Stored items
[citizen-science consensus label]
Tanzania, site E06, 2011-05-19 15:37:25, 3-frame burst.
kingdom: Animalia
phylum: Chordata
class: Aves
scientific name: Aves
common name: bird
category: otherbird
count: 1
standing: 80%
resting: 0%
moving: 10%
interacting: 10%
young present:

_Task brief_
Write out all the entries exactly.

_Result_
[citizen-science consensus label]
Tanzania, site E06, 2011-05-19 15:37:25, 3-frame burst.
kingdom: Animalia
phylum: Chordata
class: Aves
scientific name: Aves
common name: bird
category: otherbird
count: 1
standing: 80%
resting: 0%
moving: 10%
interacting: 10%
young present:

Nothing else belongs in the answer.